[Opening TASK MATERIAL section]

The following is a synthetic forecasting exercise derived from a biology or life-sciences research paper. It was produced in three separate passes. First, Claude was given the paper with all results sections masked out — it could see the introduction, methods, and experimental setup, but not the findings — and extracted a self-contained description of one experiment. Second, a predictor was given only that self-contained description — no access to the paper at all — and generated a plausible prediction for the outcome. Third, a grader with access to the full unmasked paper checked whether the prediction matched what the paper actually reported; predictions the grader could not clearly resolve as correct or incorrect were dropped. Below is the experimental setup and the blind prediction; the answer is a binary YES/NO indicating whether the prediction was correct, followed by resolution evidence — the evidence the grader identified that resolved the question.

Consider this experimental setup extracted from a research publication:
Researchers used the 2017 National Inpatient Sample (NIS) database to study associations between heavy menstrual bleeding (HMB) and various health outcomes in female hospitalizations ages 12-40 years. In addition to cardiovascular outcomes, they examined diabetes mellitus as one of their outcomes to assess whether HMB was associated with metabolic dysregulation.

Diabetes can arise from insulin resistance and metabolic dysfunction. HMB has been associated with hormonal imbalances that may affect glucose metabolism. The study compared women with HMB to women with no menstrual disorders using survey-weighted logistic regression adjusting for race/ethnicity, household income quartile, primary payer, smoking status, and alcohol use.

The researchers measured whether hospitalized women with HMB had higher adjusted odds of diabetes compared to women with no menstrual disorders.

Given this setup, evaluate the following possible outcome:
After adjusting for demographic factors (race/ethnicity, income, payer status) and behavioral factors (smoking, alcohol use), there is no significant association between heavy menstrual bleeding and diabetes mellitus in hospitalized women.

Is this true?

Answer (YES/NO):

[Closing TASK MATERIAL section]

TASK INSTRUCTIONS —
Each entry above must be set down again without alteration.

SOLUTION FOR THIS PROBLEM —
The following is a synthetic forecasting exercise derived from a biology or life-sciences research paper. It was produced in three separate passes. First, Claude was given the paper with all results sections masked out — it could see the introduction, methods, and experimental setup, but not the findings — and extracted a self-contained description of one experiment. Second, a predictor was given only that self-contained description — no access to the paper at all — and generated a plausible prediction for the outcome. Third, a grader with access to the full unmasked paper checked whether the prediction matched what the paper actually reported; predictions the grader could not clearly resolve as correct or incorrect were dropped. Below is the experimental setup and the blind prediction; the answer is a binary YES/NO indicating whether the prediction was correct, followed by resolution evidence — the evidence the grader identified that resolved the question.

Consider this experimental setup extracted from a research publication:
Researchers used the 2017 National Inpatient Sample (NIS) database to study associations between heavy menstrual bleeding (HMB) and various health outcomes in female hospitalizations ages 12-40 years. In addition to cardiovascular outcomes, they examined diabetes mellitus as one of their outcomes to assess whether HMB was associated with metabolic dysregulation.

Diabetes can arise from insulin resistance and metabolic dysfunction. HMB has been associated with hormonal imbalances that may affect glucose metabolism. The study compared women with HMB to women with no menstrual disorders using survey-weighted logistic regression adjusting for race/ethnicity, household income quartile, primary payer, smoking status, and alcohol use.

The researchers measured whether hospitalized women with HMB had higher adjusted odds of diabetes compared to women with no menstrual disorders.

Given this setup, evaluate the following possible outcome:
After adjusting for demographic factors (race/ethnicity, income, payer status) and behavioral factors (smoking, alcohol use), there is no significant association between heavy menstrual bleeding and diabetes mellitus in hospitalized women.

Is this true?

Answer (YES/NO):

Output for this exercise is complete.